Metadata-Version: 2.1
Name: pdf2df
Version: 0.0.2
Summary: Extract data from pdf to a dataframe
Home-page: UNKNOWN
Author: Rohit Thakur
Author-email: fordatascience12@gmail.com
License: UNKNOWN
Keywords: python,pymupdf,extract pdf,extract text,dataframe
Platform: UNKNOWN
Classifier: Development Status :: 1 - Planning
Classifier: Intended Audience :: Developers
Classifier: Programming Language :: Python :: 3
Classifier: Operating System :: Unix
Classifier: Operating System :: MacOS :: MacOS X
Classifier: Operating System :: Microsoft :: Windows
Description-Content-Type: text/markdown
Requires-Dist: fitz
Requires-Dist: pymupdf
Requires-Dist: pandas

## Pdf2Df

This is a simple python package to create a dataframe with the text extracted from PDFs.

To install:

```
$ pip install pdf2df
```

### Get Started

To use the package, first import it:

```
from pdf2df import Pdf2df

sfd = Pdf2df(path, page=True, single_file=False)
df = sfd.get_text()
```

### Arguments

 - **path** (str) : Where the files are located.
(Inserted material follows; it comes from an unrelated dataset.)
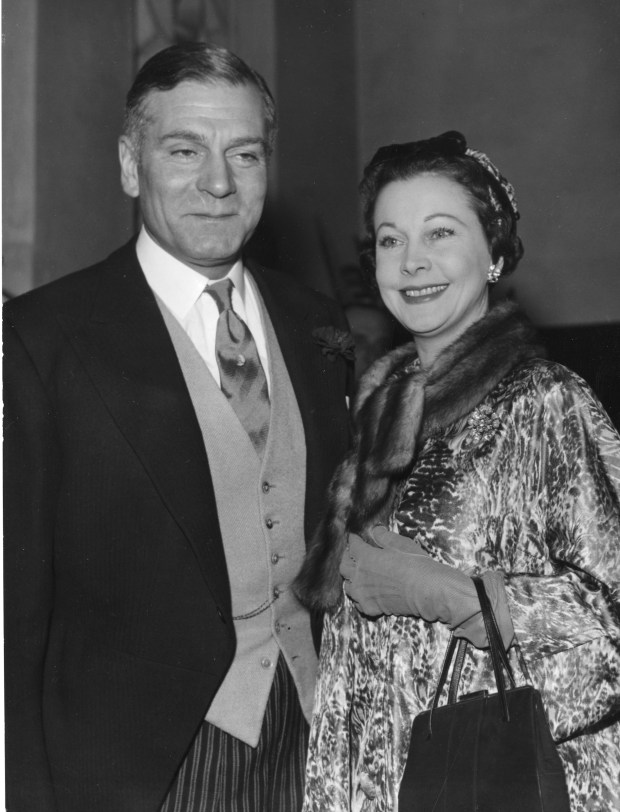Indian born, British actress Vivien Leigh arrives with her husband actor Sir Laurence Olivier, at the Holy Trinity church in London, England, December 6, 1957, to attend the wedding of Suzanne Holman, Miss Leigh's daughter by her first marriage to Robin Farrington, member of Lloyd's underwriting firm. Miss Holeman's father, Leigh Holman, gave the bride away. (AP Photo)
It could be a single file or a folder containing multiple pdf files
 - **page** (bool) : If True, the dataframe will contain each page of the pdf in a new row, if flase, all the text in the pdf will be in the same row.
 - **single_file** (bool) : This tell is method if the path is a folder containing multiple pdf files or a single pdf file.